Catholics

w/ Cuzco, Gods

Fri. Oct. 25

9 p.m.

Big Gun

137 Calhoun St.

Guilt, the new EP by Charleston band Catholics, takes several disparate musical styles and makes something unique. Singer-songwriter and guitarist Tyler Beall took his love of the towering, icy epics on The Cure’s classic album Disintegration and mixed that with the experimental, largely instrumental song-structures of bands like Tortoise, with some emo-influenced guitar tapestries thrown in.

None of that sounds like it would work well together, but the result is a six-track EP that plays almost like an extended suite, particularly the 13-minute, two-part epic “Chicago On Meth (Scene One & Two).” With the exception of the final track, a cover of Pygmy Lush’s “Asphalt,” the EP is all instrumental. The guitars sound massive, but they’re never overwhelming. Beall and guitarist Tallon Knight alternate intricate, interconnecting melodies with slashing power chords over bassist Andy Krepelka and recording drummer Price Smith’s ever-shifting rhythms.

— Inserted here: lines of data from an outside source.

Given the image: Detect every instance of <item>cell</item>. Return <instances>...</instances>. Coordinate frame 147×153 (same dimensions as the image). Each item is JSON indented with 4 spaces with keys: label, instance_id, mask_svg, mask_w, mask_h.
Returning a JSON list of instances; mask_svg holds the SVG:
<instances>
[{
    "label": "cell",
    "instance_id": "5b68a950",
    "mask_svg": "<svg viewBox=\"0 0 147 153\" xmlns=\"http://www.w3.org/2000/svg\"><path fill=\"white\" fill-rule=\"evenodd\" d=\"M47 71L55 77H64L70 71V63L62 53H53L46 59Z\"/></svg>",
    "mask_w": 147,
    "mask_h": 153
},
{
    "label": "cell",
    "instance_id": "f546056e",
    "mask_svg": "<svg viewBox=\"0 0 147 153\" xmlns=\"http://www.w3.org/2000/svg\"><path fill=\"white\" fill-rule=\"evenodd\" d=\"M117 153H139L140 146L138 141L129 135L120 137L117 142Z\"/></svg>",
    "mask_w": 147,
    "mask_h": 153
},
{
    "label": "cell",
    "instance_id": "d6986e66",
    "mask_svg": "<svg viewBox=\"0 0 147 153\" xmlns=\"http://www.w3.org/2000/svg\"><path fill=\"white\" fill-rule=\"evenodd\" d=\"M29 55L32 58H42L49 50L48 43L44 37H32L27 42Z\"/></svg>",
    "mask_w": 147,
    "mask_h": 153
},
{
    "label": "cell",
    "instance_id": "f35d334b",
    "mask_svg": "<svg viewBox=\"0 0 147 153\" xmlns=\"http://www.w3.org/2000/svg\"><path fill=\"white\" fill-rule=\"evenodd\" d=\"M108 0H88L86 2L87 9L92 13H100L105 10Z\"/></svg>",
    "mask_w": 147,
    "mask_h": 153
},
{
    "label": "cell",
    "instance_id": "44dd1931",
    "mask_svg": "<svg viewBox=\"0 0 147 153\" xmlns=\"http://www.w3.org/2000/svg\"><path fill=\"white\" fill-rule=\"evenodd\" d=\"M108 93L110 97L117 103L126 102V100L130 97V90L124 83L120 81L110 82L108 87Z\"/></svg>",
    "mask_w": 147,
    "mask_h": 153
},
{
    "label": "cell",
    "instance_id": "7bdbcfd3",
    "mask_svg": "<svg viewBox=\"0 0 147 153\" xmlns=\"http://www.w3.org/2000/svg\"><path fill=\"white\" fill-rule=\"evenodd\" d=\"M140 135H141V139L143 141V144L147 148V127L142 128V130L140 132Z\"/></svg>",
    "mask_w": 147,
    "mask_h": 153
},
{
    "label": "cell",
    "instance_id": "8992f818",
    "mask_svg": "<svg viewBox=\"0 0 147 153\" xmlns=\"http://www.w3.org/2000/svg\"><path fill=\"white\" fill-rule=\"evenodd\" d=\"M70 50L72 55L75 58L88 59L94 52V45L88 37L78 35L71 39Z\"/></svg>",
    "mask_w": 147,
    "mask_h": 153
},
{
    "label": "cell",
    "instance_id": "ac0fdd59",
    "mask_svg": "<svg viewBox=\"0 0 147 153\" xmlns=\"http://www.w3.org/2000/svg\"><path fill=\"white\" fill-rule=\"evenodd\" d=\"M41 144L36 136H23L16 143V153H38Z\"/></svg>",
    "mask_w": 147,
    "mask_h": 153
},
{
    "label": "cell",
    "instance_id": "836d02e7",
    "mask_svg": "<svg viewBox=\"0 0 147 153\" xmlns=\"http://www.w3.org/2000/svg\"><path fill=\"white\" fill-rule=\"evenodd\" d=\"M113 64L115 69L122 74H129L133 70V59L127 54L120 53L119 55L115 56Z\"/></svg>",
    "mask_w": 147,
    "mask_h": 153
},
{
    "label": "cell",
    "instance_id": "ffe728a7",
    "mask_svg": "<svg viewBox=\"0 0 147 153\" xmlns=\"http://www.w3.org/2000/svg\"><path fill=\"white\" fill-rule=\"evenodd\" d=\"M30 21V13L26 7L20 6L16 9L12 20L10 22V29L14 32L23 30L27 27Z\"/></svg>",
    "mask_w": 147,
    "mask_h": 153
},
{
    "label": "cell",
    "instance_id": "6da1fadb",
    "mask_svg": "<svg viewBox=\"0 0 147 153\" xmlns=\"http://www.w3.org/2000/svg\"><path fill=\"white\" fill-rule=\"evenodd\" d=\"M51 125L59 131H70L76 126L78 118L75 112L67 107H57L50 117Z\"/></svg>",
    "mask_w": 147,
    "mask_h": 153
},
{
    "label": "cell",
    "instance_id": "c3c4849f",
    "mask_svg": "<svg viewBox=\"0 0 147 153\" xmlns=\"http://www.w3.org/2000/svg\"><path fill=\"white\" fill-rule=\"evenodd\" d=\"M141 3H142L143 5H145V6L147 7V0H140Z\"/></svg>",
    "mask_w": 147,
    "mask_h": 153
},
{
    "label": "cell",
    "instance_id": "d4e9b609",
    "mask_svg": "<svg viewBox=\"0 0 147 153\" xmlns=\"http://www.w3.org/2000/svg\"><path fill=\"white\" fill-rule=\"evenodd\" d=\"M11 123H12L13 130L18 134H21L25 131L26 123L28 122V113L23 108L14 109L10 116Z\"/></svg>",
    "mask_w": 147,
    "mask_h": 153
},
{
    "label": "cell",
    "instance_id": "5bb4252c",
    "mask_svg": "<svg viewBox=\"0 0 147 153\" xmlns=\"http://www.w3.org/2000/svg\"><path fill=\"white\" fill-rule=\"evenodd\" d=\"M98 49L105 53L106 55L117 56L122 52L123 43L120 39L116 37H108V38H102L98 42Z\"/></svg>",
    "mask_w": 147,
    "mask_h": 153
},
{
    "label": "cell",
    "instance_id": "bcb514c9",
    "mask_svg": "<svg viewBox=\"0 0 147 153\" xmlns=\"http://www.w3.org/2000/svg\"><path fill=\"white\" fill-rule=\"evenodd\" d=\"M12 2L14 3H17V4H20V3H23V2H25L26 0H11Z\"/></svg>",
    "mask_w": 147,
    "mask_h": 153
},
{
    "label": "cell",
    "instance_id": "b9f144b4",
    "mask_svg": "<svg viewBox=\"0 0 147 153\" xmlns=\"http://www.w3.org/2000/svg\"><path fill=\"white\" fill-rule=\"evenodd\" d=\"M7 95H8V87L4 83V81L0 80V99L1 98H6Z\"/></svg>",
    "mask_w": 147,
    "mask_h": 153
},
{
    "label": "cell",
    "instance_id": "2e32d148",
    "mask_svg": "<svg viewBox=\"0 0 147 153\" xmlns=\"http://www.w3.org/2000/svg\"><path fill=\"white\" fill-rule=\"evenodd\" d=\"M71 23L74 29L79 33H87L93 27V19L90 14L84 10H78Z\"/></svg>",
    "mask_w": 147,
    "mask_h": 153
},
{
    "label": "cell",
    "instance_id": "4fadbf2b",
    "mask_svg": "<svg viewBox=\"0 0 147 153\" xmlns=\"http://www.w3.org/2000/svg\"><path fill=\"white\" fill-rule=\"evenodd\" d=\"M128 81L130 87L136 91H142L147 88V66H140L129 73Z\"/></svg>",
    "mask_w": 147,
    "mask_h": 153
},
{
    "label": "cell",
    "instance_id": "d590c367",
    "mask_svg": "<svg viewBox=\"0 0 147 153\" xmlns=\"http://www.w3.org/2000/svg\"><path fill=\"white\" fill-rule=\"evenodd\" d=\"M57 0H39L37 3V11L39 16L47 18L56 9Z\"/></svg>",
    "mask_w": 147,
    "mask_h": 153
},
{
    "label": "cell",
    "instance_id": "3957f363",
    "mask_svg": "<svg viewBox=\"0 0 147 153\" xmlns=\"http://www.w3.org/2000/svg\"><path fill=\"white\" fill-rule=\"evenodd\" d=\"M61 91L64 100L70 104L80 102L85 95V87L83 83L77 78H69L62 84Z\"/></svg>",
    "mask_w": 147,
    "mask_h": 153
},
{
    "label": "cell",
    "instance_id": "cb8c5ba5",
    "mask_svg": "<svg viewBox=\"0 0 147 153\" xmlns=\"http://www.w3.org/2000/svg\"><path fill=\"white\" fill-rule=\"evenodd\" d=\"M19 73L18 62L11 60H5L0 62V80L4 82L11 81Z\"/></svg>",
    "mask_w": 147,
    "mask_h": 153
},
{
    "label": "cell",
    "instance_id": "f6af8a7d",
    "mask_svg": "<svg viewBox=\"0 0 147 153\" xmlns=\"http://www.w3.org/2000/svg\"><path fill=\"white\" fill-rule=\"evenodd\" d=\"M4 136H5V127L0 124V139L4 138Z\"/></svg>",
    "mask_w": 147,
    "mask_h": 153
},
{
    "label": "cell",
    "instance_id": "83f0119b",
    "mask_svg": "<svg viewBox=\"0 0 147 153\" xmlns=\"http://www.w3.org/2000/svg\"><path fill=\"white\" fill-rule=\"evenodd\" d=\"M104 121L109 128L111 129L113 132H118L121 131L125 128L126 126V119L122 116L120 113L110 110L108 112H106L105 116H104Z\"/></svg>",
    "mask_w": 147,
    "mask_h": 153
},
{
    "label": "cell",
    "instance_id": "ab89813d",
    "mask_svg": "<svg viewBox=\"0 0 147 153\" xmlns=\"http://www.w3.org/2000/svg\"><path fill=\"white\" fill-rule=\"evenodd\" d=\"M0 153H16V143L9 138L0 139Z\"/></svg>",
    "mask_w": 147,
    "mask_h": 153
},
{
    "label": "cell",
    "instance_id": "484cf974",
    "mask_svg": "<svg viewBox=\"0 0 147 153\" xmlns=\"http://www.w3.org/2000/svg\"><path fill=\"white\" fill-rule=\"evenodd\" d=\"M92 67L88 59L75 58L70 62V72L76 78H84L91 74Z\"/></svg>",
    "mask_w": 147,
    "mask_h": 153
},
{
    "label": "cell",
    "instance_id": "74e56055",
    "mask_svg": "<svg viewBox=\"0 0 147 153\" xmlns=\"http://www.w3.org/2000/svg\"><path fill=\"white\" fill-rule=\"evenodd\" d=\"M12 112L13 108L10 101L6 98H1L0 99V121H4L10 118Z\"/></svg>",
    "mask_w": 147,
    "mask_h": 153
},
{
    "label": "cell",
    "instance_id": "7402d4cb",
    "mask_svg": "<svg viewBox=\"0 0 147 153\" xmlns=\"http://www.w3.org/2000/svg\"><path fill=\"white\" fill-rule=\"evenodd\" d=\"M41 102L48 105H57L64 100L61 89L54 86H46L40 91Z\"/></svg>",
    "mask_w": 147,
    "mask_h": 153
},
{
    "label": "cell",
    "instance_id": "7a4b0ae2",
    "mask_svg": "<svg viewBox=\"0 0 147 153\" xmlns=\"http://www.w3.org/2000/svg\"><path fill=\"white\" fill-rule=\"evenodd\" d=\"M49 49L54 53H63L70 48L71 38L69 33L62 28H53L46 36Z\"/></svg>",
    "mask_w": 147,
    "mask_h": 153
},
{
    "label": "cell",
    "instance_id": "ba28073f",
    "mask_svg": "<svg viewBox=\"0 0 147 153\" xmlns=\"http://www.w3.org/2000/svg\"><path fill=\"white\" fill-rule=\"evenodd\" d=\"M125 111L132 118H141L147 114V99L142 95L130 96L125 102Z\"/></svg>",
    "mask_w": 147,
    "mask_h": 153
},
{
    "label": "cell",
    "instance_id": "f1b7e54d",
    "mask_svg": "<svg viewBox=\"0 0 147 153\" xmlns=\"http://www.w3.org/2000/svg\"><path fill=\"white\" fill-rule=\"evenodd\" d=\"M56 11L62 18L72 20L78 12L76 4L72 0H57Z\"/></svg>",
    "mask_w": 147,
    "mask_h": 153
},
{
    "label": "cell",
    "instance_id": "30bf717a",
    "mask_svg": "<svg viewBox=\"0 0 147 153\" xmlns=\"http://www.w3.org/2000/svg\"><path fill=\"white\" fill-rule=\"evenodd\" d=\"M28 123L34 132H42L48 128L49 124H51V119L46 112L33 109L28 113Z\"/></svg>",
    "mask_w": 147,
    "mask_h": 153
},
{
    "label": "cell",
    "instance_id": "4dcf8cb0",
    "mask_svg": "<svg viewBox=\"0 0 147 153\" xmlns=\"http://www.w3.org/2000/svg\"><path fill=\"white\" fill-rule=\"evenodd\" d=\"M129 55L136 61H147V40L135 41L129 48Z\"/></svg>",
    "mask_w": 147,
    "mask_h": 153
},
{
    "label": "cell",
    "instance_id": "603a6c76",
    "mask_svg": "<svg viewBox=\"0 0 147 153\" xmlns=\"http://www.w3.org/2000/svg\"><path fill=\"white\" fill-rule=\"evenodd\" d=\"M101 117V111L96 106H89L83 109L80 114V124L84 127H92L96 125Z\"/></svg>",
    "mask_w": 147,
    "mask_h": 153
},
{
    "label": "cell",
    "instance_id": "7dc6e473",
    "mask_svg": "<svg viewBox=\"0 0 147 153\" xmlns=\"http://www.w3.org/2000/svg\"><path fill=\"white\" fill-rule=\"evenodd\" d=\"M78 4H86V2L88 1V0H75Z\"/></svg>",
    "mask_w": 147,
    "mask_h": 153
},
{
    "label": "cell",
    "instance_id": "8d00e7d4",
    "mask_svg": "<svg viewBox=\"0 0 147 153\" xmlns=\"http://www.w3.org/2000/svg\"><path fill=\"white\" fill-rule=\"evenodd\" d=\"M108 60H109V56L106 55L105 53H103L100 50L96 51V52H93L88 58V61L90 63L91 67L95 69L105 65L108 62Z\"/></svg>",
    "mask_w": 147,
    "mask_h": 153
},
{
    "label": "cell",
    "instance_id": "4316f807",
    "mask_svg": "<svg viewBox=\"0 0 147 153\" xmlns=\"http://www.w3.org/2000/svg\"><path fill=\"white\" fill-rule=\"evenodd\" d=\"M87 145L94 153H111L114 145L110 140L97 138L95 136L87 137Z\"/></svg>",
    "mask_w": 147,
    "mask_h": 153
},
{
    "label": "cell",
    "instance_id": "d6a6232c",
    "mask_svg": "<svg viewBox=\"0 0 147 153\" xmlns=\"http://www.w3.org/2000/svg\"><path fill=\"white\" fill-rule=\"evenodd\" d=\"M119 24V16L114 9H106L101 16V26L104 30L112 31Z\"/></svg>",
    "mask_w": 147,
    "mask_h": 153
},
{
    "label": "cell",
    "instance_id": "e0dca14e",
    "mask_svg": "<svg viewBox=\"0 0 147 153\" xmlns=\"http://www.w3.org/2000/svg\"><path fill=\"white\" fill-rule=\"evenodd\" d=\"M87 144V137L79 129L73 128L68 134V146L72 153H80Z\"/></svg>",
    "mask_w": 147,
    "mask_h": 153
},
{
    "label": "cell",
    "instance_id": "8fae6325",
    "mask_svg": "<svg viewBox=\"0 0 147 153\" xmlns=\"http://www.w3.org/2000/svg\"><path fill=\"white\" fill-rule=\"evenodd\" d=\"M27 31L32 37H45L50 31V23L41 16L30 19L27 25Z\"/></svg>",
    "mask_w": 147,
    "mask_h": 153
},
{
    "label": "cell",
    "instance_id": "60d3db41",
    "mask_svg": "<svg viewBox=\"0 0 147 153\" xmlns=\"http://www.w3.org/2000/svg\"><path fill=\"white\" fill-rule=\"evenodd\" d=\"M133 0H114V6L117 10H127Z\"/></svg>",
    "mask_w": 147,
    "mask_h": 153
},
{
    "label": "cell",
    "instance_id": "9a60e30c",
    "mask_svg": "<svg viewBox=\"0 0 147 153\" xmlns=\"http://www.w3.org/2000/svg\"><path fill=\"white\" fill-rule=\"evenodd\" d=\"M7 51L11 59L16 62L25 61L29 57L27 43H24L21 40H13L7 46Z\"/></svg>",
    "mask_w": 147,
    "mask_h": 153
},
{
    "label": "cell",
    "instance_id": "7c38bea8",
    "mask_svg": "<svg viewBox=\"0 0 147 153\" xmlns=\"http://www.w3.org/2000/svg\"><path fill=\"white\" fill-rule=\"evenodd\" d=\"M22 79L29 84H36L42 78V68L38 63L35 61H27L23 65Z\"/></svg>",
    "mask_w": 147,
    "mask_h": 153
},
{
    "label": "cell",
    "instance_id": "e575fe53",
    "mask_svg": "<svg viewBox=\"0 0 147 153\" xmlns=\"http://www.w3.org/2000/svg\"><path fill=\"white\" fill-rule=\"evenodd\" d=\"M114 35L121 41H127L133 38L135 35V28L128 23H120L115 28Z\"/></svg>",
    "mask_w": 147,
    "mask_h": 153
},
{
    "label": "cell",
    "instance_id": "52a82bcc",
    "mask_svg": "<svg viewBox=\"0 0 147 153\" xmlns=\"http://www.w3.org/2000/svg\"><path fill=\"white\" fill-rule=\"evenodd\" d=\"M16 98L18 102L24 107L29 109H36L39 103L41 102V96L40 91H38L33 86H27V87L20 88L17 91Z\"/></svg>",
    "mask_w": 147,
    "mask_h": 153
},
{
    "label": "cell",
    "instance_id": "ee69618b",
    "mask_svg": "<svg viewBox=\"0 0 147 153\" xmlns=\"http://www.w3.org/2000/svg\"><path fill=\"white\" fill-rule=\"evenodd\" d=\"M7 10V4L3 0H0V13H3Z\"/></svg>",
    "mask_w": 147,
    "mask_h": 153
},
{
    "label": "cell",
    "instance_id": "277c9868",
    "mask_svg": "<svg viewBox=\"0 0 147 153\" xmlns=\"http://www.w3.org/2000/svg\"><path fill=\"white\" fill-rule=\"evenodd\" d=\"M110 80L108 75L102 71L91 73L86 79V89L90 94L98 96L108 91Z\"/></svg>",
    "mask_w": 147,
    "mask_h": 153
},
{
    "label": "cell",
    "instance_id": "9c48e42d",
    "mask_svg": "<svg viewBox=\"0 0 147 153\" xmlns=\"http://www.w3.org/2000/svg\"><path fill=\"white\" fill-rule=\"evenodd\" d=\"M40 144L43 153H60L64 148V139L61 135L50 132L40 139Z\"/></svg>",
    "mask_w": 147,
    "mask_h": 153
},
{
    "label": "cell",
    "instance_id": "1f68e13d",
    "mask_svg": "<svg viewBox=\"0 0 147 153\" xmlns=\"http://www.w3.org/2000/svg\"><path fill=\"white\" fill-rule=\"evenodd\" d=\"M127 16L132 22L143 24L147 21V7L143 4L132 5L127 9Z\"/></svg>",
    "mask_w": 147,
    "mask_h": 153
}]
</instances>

The songs are so textured and unpredictable that one doesn’t really notice the lack of vocals at all, and an eclectic cast of auxiliary musicians, such as James Anderson (who created the string arrangements), guitarist Cameron Davidson, and trumpet player Patrick Marzett, lend a wide-screen dark grandeur to the EP.

“When we finished the songs, it was like they told the stories on their own,” Beall says. “I also felt like I wanted people to remember the melodies and have them in their heads. So adding vocals to a 13-minute song, it’s like that splits up their attention. If you’ve got to make it all the way through a 13-minute song, it’s very likely that you’re not going to remember the vocal line from the first two minutes when you’re in the 10th.”

Guilt was painstakingly recorded for over a year and a half at Beall’s house, Truphonic Recording, and at Ocean Industries Studios, which gave Beall and the band time to shape the songs exactly as they wanted them.

“It was just a matter of approaching each song individually,” Beall says. “Asking ourselves, ‘Does this song have everything it needs from a sonic point of view?’ That’s what kept us from having vocals, is that the mood and the atmosphere were right, and the songs told a complete story without having that extra vocal line. It was all there; if it’s not more catchy with vocals, then why add them?”

The band sounds so in sync with each other on Guilt that it’s hard to believe that the project started quite a while ago with Beall, a band name, and a completely different concept that involved him being a lead vocalist.

“I had plans for it to be like a Cure worship band,” Beall says. “Not like a band playing covers of the Cure, but just music similar to the Cure in essence. I was planning on being the vocalist, but I ended up teaching myself guitar over three years of working on this, and then in late 2015 and early 2016, we formed most of this lineup.”

While Beall mostly loved the Cure’s darkest material, specifically Disintegration and 1983’s Pornography, he says he found more musical inspiration in the moody variety of their overall catalog.

“They’re an all-encompassing band,” he says. “Everything seemed to depend on [singer-songwriter] Robert Smith’s mood or what he was going through as to whether the albums were happy or extremely sad. I was attracted to how wide a variety of sounds they purveyed; their music had multiple edges.”

As Beall learned how to play guitar, he melded the evocative nature of The Cure’s music with the angular, layered six-string sounds of bands like American Football and Loose Lips Sink Ships.

“It all worked itself into our sound,” he says. “It definitely all intersected, probably more than I had intended.”

The result (thanks to the band, their additional musicians, and the work of engineers and mixers Elliot Elsey and Eric Rickert) is a cohesive EP with an effective balance of serious sonic weight and structural complexity. It’s a balance that Beall says he wants Catholics to maintain, whether they eventually add more vocals or not.

“Eventually, I’d like to end up with more vocals in our sound,” he says, “but I don’t want to ever lose that foundation of instrumental music. I’d like to always keep at least 50 percent of our music instrumental.”